# Task prompt
Repeat the lines of the data exactly and exclude any picture among them.

Stored data entries:
- Opening Delimiter -
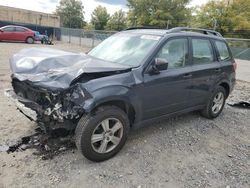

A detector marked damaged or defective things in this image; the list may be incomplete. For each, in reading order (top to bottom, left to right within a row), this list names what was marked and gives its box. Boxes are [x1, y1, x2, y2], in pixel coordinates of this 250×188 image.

crumpled hood [10, 48, 131, 90]
damaged front end [9, 78, 90, 133]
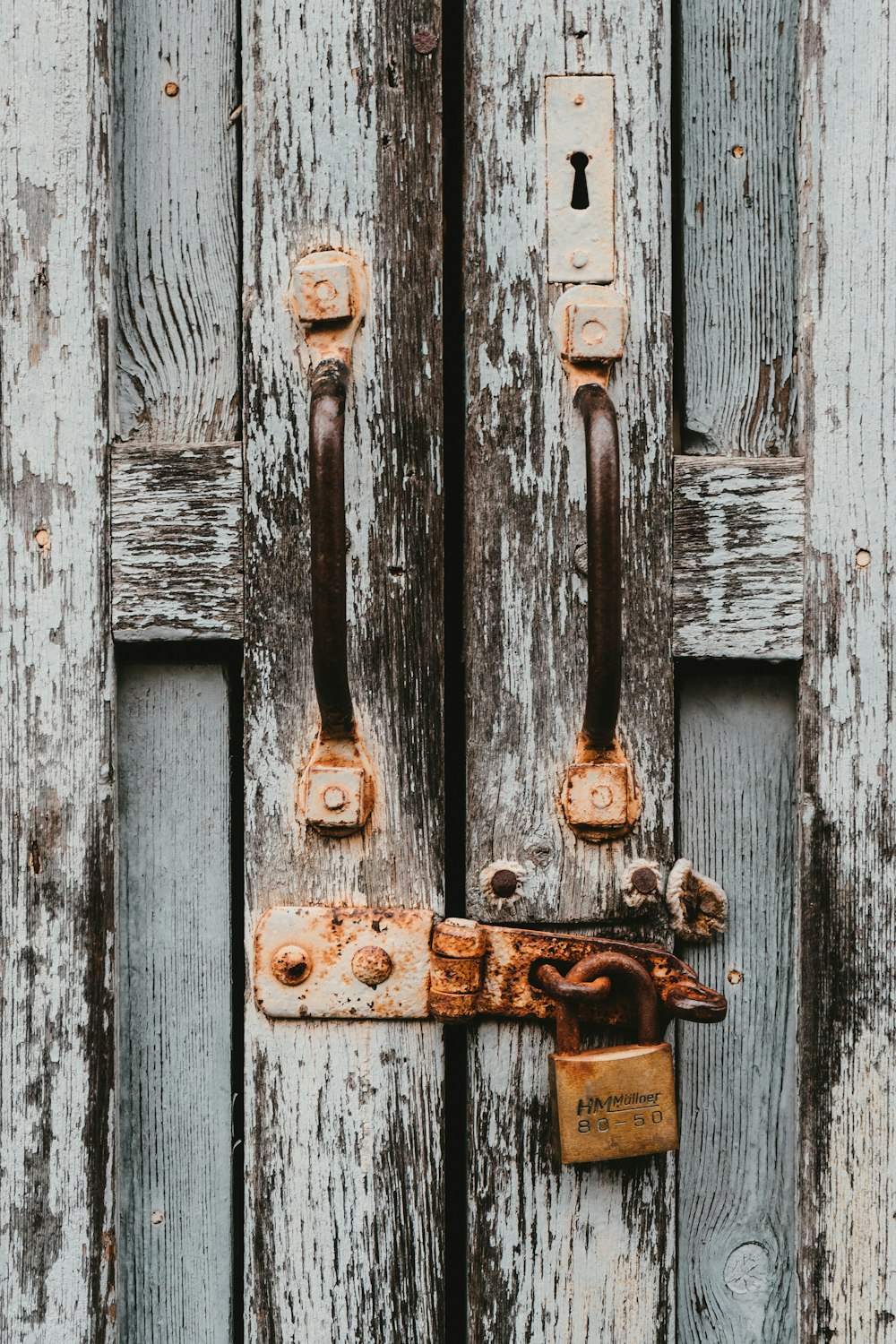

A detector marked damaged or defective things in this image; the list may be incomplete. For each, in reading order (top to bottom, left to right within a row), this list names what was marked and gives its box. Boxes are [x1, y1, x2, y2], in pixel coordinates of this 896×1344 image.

rusty bolt head [413, 27, 440, 52]
rusty metal door handle [306, 352, 351, 742]
rusty metal loop [310, 358, 354, 742]
rusty metal loop [574, 384, 623, 753]
rusty bolt head [323, 785, 349, 812]
rusty bolt head [491, 866, 518, 898]
rusty bolt head [631, 866, 658, 898]
rusty bolt head [271, 946, 314, 989]
rusty bolt head [349, 946, 392, 989]
rusty hasp [254, 909, 730, 1021]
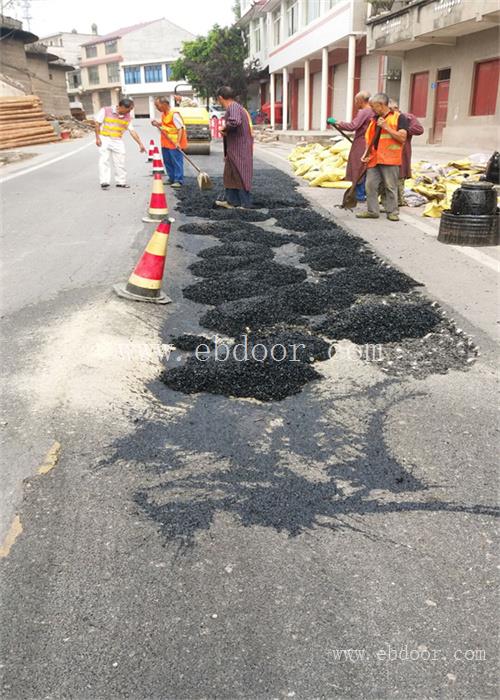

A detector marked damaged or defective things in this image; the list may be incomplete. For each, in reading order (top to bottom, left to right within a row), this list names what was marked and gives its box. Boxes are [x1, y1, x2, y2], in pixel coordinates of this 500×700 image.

black asphalt patch [298, 245, 376, 270]
black asphalt patch [185, 262, 304, 304]
black asphalt patch [318, 300, 440, 344]
black asphalt patch [162, 352, 322, 402]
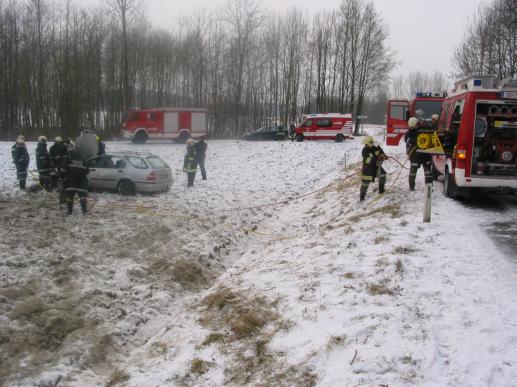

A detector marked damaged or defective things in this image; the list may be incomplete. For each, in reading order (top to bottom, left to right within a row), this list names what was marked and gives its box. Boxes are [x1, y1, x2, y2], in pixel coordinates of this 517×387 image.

crashed silver car [84, 152, 171, 194]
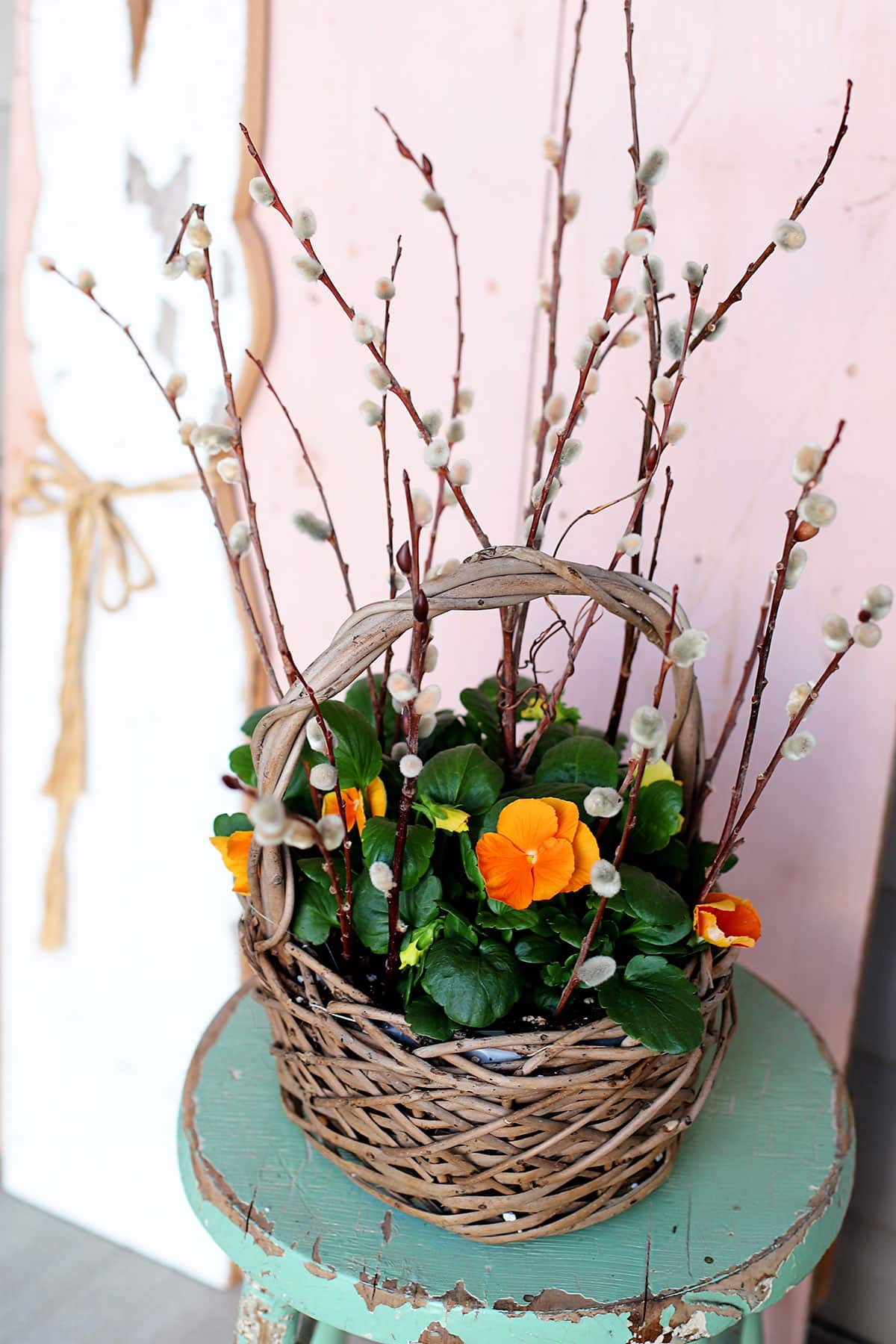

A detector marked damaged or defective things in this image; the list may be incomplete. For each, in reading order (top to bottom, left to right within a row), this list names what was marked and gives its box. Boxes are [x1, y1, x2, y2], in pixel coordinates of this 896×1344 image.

chipped green paint [177, 968, 854, 1344]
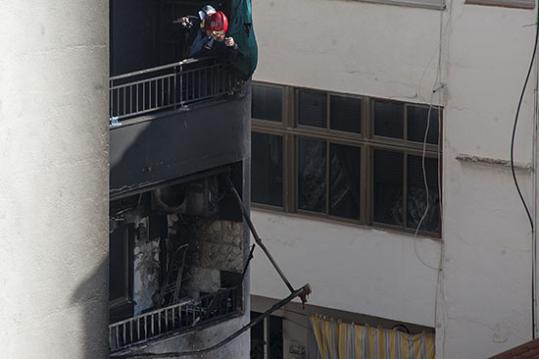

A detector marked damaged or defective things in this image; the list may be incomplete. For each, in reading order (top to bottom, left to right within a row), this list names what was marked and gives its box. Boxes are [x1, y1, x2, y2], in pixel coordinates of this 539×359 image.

burned exterior [109, 0, 255, 358]
broken window [251, 83, 440, 238]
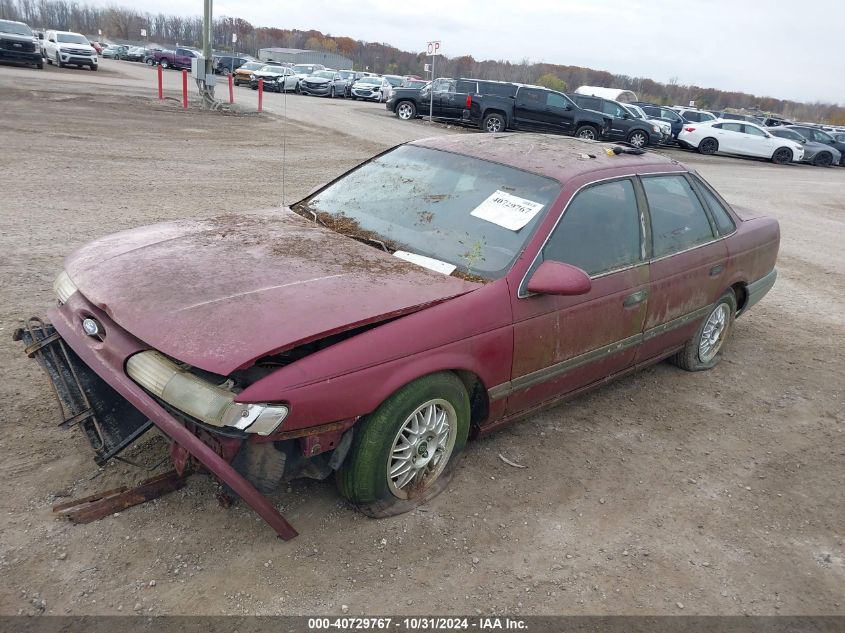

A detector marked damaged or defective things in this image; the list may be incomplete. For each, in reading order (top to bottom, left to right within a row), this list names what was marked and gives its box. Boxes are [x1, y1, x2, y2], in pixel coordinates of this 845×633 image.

detached bumper piece [14, 316, 152, 464]
rusted metal debris [52, 470, 186, 524]
broken front bumper [13, 298, 300, 540]
rusty car hood [62, 207, 478, 376]
damaged maroon sedan [16, 135, 780, 540]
- Closing Delimiter -
# Answer for the task
A detector marked damaged or defective things in this image; the list may be incomplete. For each, in reading order (top to bottom, left to right within a row), this list names what was marked and gives its box. Boxes are [x1, y1, x2, y2], in pixel coordinates of this 250×188 image.

crumpled hood [10, 48, 131, 90]
damaged front end [9, 78, 90, 133]

A detector marked damaged or defective things in this image; the list may be incomplete. For each, in reading order (top to bottom, left to right within a row), this list names what was marked and gives its box. Boxes are [x1, y1, x2, y2], in pixel coordinates of this 896×1344 image.

rusty bolt head [413, 27, 440, 52]
rusty metal door handle [306, 352, 351, 742]
rusty metal loop [310, 358, 354, 742]
rusty metal loop [574, 384, 623, 753]
rusty bolt head [323, 785, 349, 812]
rusty bolt head [491, 866, 518, 898]
rusty bolt head [631, 866, 658, 898]
rusty bolt head [271, 946, 314, 989]
rusty bolt head [349, 946, 392, 989]
rusty hasp [254, 909, 730, 1021]

A detector marked damaged or defective things in this image; the list may be incomplete. For each, in reading order (top to bottom, left to right within a row), this list names what was marked and gives its box. Boxes are [x1, y1, x2, y2], in pixel coordinates of this 500×700 image.

black asphalt patch [298, 245, 376, 270]
black asphalt patch [185, 262, 304, 304]
black asphalt patch [318, 300, 440, 344]
black asphalt patch [162, 352, 322, 402]

A detector marked damaged or defective things in this image; the list may be incomplete. For each, in reading order (top to bottom, left to right within a row), this list names what was marked and gives its box. Boxes are [x1, y1, x2, y2], in pixel coordinates of this 517×387 image.

crashed silver car [84, 152, 171, 194]

A detector marked damaged or defective things in this image; the list may be incomplete. For each, in reading order (top to bottom, left to right within a row), this list names what was marked and gives its box. Boxes are [x1, y1, x2, y2], in pixel coordinates of this 896×1344 image.

chipped green paint [177, 968, 854, 1344]

A detector marked damaged or defective things in this image; the list may be incomplete. For each, in reading order (top to bottom, left to right within a row), this list names what was marked and gives its box. Boxes are [x1, y1, x2, y2], in pixel coordinates of this 539×359 image.

burned exterior [109, 0, 255, 358]
broken window [251, 83, 440, 238]

A detector marked damaged or defective things in this image; the list may be incomplete. For each, in reading order (top to bottom, left to right within a row), this list names what was marked and gives its box. Boxes are [x1, y1, x2, y2], in pixel coordinates of this 845×633 image.

detached bumper piece [14, 316, 152, 464]
rusted metal debris [52, 470, 186, 524]
broken front bumper [13, 298, 300, 540]
rusty car hood [62, 207, 478, 376]
damaged maroon sedan [16, 135, 780, 540]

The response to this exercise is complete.